Mean is the default choice. It doesn't shift the overall distribution much. But it's sensitive to outliers -- if one apartment is 400 sqm and the rest are around 80, the mean gets dragged up to maybe 110, which is too high for a typical apartment.

Median is more robust. It's the middle value, so outliers don't affect it. For skewed data (incomes, house prices, anything with a long tail), median imputation is almost always better than mean.

For categorical data (which we'll handle in the encoding section), you'd use the mode -- the most frequent value.

The critical rule (you saw this coming): compute the imputation values from the training set only, then apply them to both train and test. If you compute the mean from the full dataset, you've leaked test information into your imputation. Same sin as scaling before splitting.

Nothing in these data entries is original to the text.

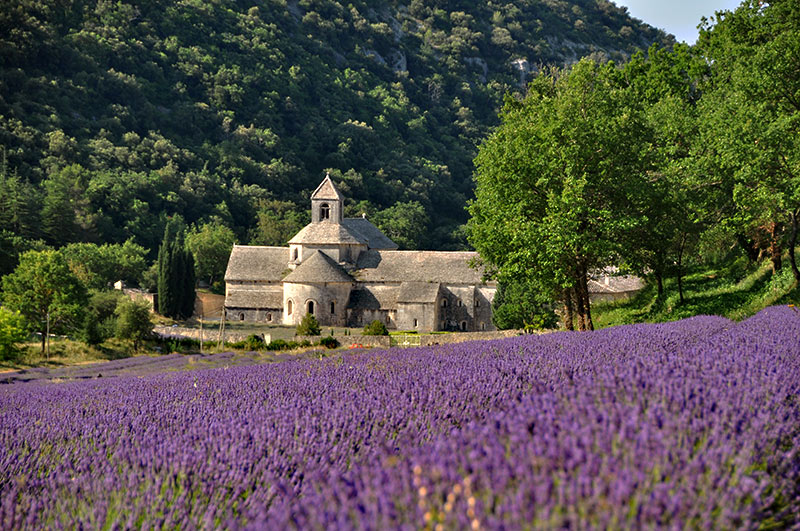 abbaye-senanque2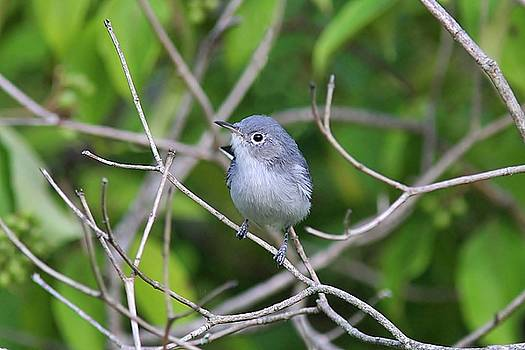 Blue-gray and green by Linda Crockett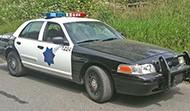 Police/ SWAT & Sheriffs Vehicles
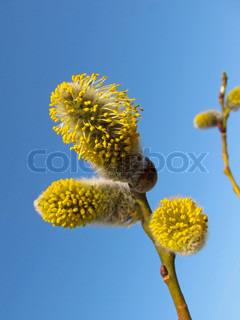 Close-up of willow blossom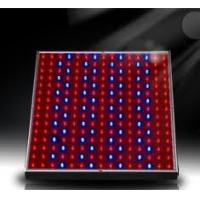 Wholesale High power 50W-3GB red, blue led hydroponic grow lights for indoor plants from china suppliers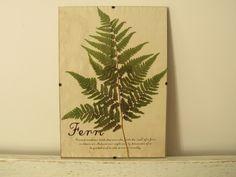 Pressed Herbs- Fern in Frame (5). $15.00, via Etsy.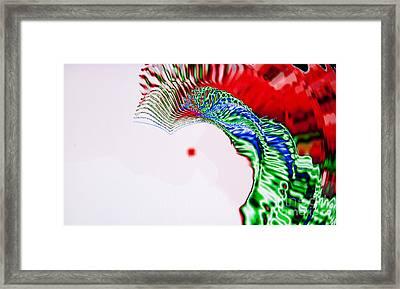 Macaw Framed Print by Tashia Peterman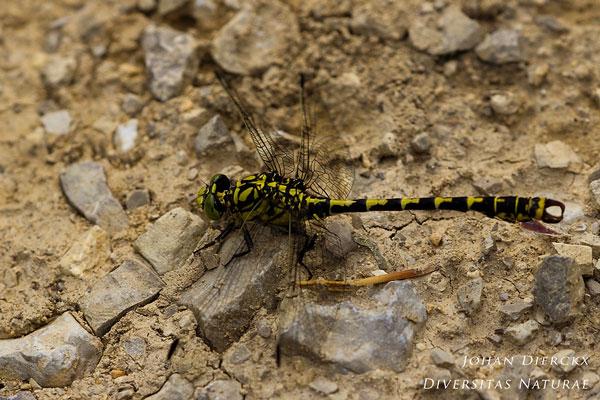 Onychogomphus forcipatus - Kleine tanglibel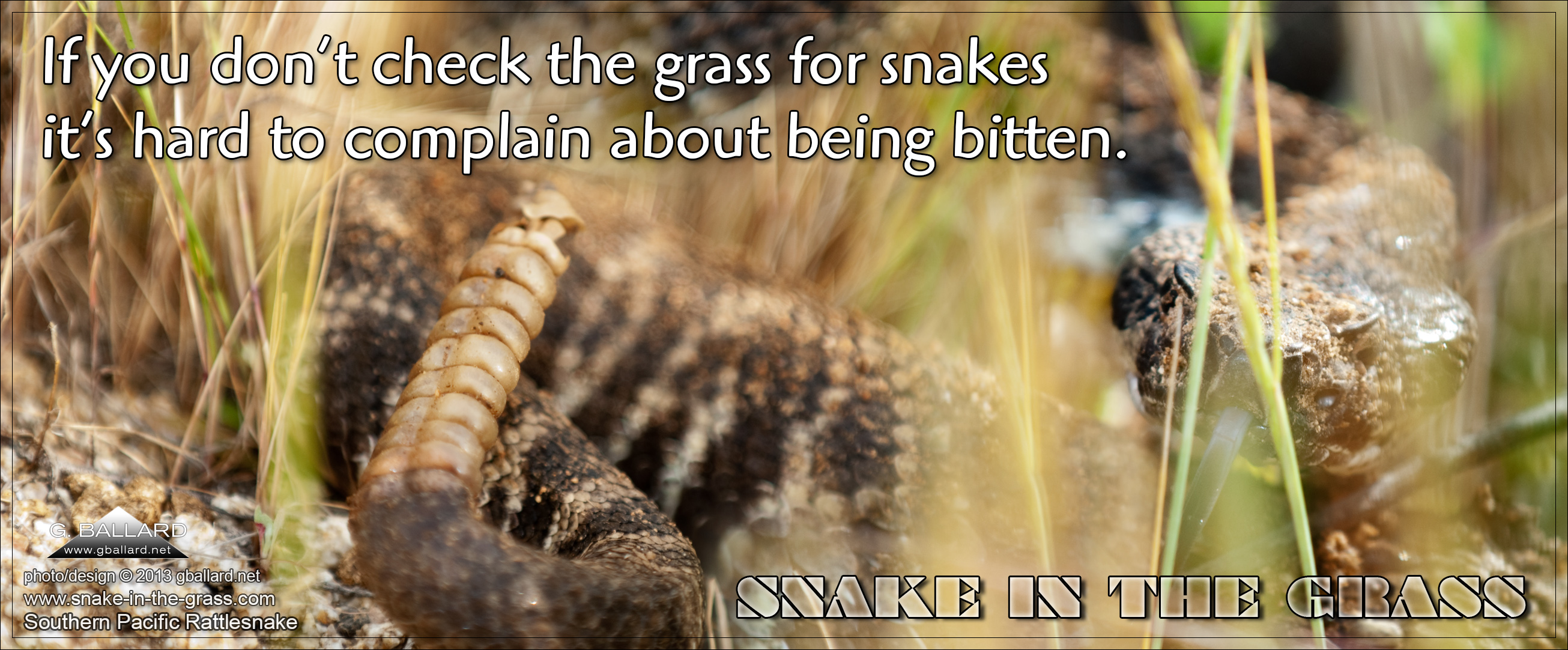 Snake quote #3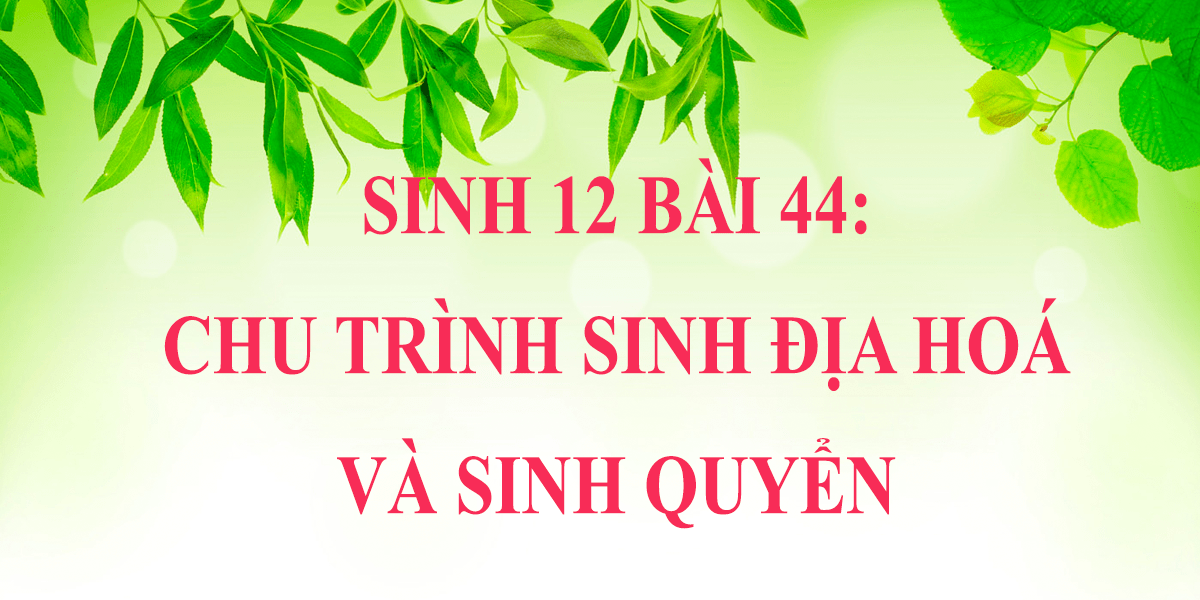 soan-sinh-12-bai-44-chu-trinh-sinh-dia-hoa-va-sin.png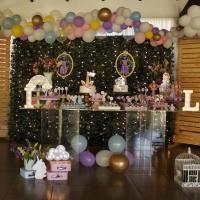 Festa de Aniversário infantil com Dois Temas: tivemos!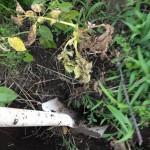 6/12 キタアカリの収穫、つるなしインゲンの種まき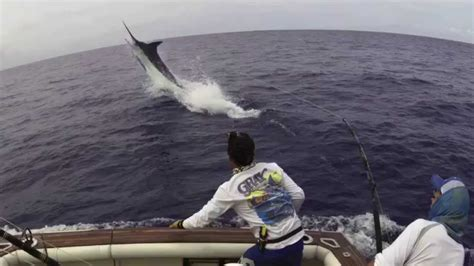 Dangerous 1 2t fighting blue marlin 1075 lbs grander amazing jumps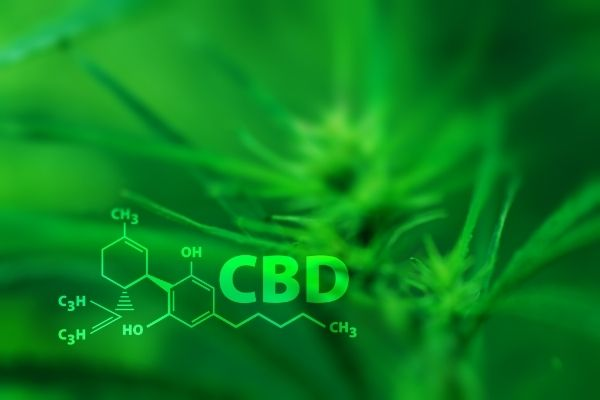 CBD comes in a variety of products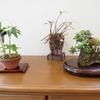 〈レインボークラブ〉ミニ盆栽及び山野草の栽培について(第1回) ~西嵜盆栽店だより~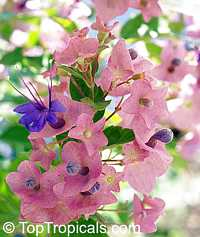 Holmskioldia taitensis, Holmskoldia tettensis, Karomia speciosa , Tahitian HatClick to see full-size image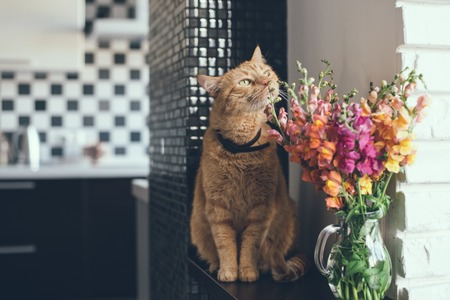 Foto de Domestic red cat smelling the flowers in a modern home interior - Imagen libre de derechos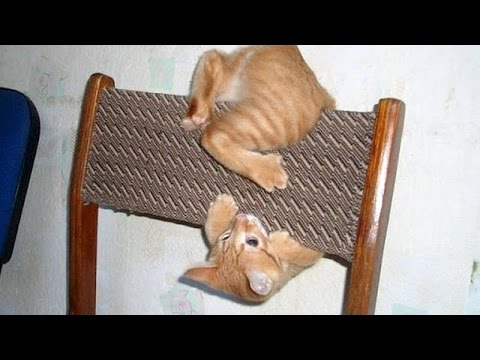 THESE CAT CLIPS WILL STAY IN YOUR MEMORY Ultimate FUNNY and CUTE CAT VIDEOS Watch and enjoy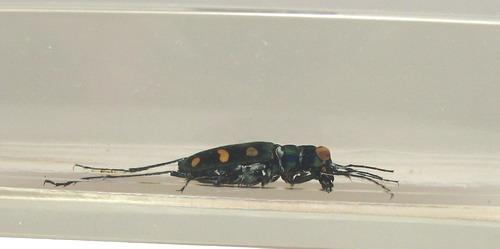 Насекомые №47 Жук-скакун (Cicindelidae) фото, обсуждение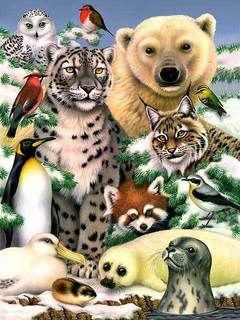 Collage Of Wild Animals
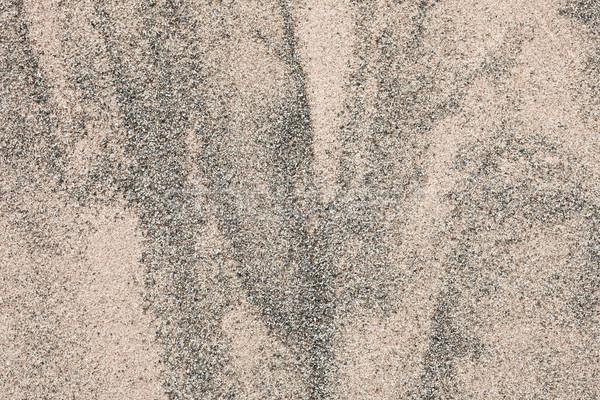 песок шаблон подробный солнце фон путешествия Сток-фото © trgowanlock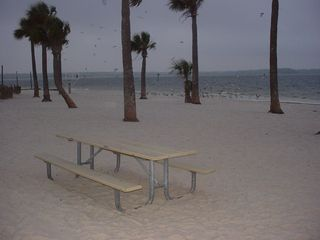 Hernando Beach house photo - Picnic anyone?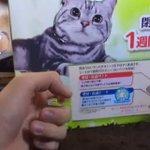 月曜の朝ですが昨日弟が撮った猫動画をどうぞ pic.twitter.com/HQzlt80N4l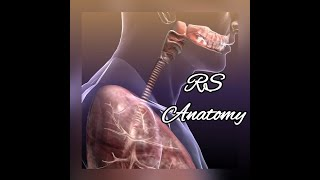 RS - Anatomy - LEC4 (ABCD)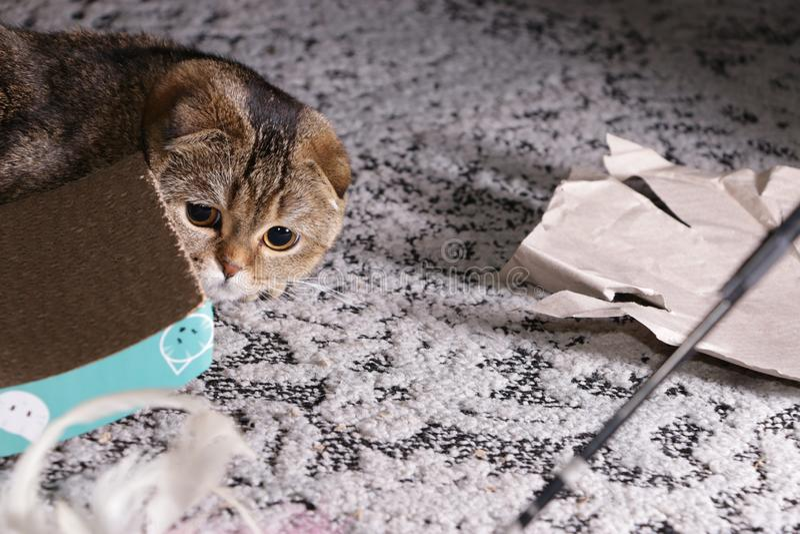 可爱的金黄黄鼠苏格兰折叠猫 库存照片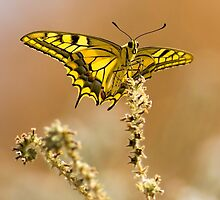 Common yellow swallowtail (Papilio machaon) butterfly  by PhotoStock-Isra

Strategy 3: add a "missing" indicator

Sometimes the fact that a value is missing is itself informative. Think about it: a missing income field in a loan application might correlate with unemployment. A missing blood pressure reading might mean the patient was too sick to sit still for the measurement. The absence of data carries information that pure imputation destroys.

The strategy: impute the value (so you have numbers for the model to work with) AND add a binary column that says "this value was originally missing."

# Create binary indicators for missing values
X_features = data[:, :3]  # sqm, rooms, age
missing_flags = np.isnan(X_features).astype(float)
X_imputed = impute_all(data, 'mean')[:, :3]

# Combine: imputed features + missing flags
X_augmented = np.column_stack([X_imputed, missing_flags])

print(f"\nOriginal features: {X_features.shape[1]} columns")
print(f"With missing flags: {X_augmented.shape[1]} columns")
print(f"  (3 original + 3 indicator flags)")

# Show one row that had a missing value (row 0: age was NaN)
print(f"\nRow 0 (age was missing):")
print(f"  sqm={X_augmented[0, 0]:.0f}  rooms={X_augmented[0, 1]:.0f}  "
      f"age={X_augmented[0, 2]:.1f} (imputed)")
print(f"  sqm_missing={X_augmented[0, 3]:.0f}  rooms_missing={X_augmented[0, 4]:.0f}  "
      f"age_missing={X_augmented[0, 5]:.0f}")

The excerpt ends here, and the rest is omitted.